In some alternative embodiments of the present invention, sensors
may include a proximity sensor 250 to detect the presence of nearby
stationary or moving objects in the environment surrounding the device 202.
The proximity sensor 250 may utilize capacitive or photoelectric sensors to
detect plastic objects, or inductive sensors to detect metallic objects. Sensors
250 may also include laser or infrared scanners to sweep the area in the path
of the manual surface maintenance machine 204 to detect potholes, steps or
other depressions in the path of the manual surface maintenance machine
204. Data from the sensor 250 may be transmitted to the processor 232 in
the device 202, and upon detection of objects or obstacles, the processor
232, together with the computer program code 236, may configure the
manual surface maintenance machine 204 to slow down, stop or circumvent
the obstacle by using an alternative route to the predetermined location.
In some alternative embodiments of the present invention, the
device 202 may comprise the processor 232, memory 234, and mechanical
control components 238 coupled to the user interface 248, sensors 250 and
network coupling device 246. The user interface 248, sensors 250 and
network coupling device 246 may be decoupled 252 from the device 202 if
required. For example, if the device 202 is to be used in a remote location out
of the range of the network, the network coupling device 248 may be
decoupled 252 from the device to conserve battery life of the device. An
operator may configure the device 202 to run a maintenance schedule
through the user interface 248. Further, the sensors 250 may be decoupled
252 from the device 202 or interchangeable depending on the conditions that
the manual surface maintenance machine 204 will be performing
maintenance on. For example, in harsh outdoor conditions where heat or
moisture is prevalent, delicate light detecting sensors utilizing expensive
photomultiplier tubes may be substituted for more durable light detecting
sensors utilizing photodiodes or phototransistors. In another example,
daytime light detecting sensors may be substituted with light detecting
sensors utilizing photomultiplier tubes configured for low light conditions. This
is advantageous as the device 202 and corresponding manual surface
maintenance machine 204 would be adaptable for operation in a wide variety
of conditions and lightings.
In some alternative embodiments of the present invention, the
mechanical control components 238 may be decoupled 252 from the device
202 in the event that the mechanical control components 238 requires
maintenance. In this state, the device 202 would not be able to control the
movement and operations of the manual surface maintenance machine 204
autonomously. However, an operator may still control the movement and
operations of the manual surface maintenance machine 204 through the user
interface 250 of the machine. The device would still be able to utilize the
sensors 250 to determine the location, speed, direction and location of
physical objects in the environment around the manual surface maintenance
machine 204, and transmit this information to the central controller using the
network coupling device 246.
The manual surface maintenance machine 204 may be controlled
by the device 202, to move from a first location to a second location, while
navigating over one or more positions between the first location to the next
location. The device 202 may control the motion of the manual surface
maintenance machine 204 by varying the power supplied to the electrical
components 216 of the manual surface maintenance machine 204 that are
electrically coupled 212 to the control means 230 of the device 202. For
example, the device 202 may control power supplied to the motor of the
manual surface maintenance machine 204, to control the torque delivered to
the wheels 240. Additionally, the device 202 may also control the amount of
power delivered to the electromagnetic brakes or frictional brake pads on the
wheels 240 of the manual surface maintenance machine 204 to provide
deceleration. Further, the device 202 may control the directionality of motion
by controlling the steering wheel 242, steering column, steering rack and
pinion, tie rod or related components of the manual surface maintenance
machine’s 204 steering control mechanism 222 which is mechanically
coupled 210 to the mechanical control components 238 of the control means
230 of the device 202 through the control coupling means 208.

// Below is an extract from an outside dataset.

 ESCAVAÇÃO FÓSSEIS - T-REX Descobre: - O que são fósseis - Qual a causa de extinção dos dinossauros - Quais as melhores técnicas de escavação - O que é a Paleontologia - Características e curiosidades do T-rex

In some alternative embodiments of the present invention, control
coupling means 208 may include position rotation servo motors, continuous
rotation servo motors, or linear servo motors that control the movement of the
steering column or steering rack and pinion of the manual service
maintenance machine 204. The servo motors 210 would be controlled by the
processor 232 based on feedback from sensors 250 providing environmental
and navigation data collected from gyroscopes, infrared sensors and GPS for
example.
Operations may be performed while the manual surface
maintenance machine 204 is stationary at a first location, or while moving
towards the next location. The operations may comprise surface
maintenance operations including cleaning, wiping, vacuuming, buffing,
cutting and raking. The operations may also comprise non-surface
maintenance operations including operating one or more of the apparatus
control mechanisms 218 to raise an apparatus 244 off a surface, reduce the
rotation of the apparatus 244 or divert power from the apparatus 244
completely. Further, operations may be activated, deactivated,
simultaneously or sequentially while the manual surface maintenance
machine 204 is stationary at a first location, while moving towards the next
location, or when it is at an intermediate position between two locations.
The device 202 in accordance with the present embodiment may
further comprise a network coupling device 246 to enable the device 202 to
couple to a network though network coupling, to transmit and receive
information or commands from the network.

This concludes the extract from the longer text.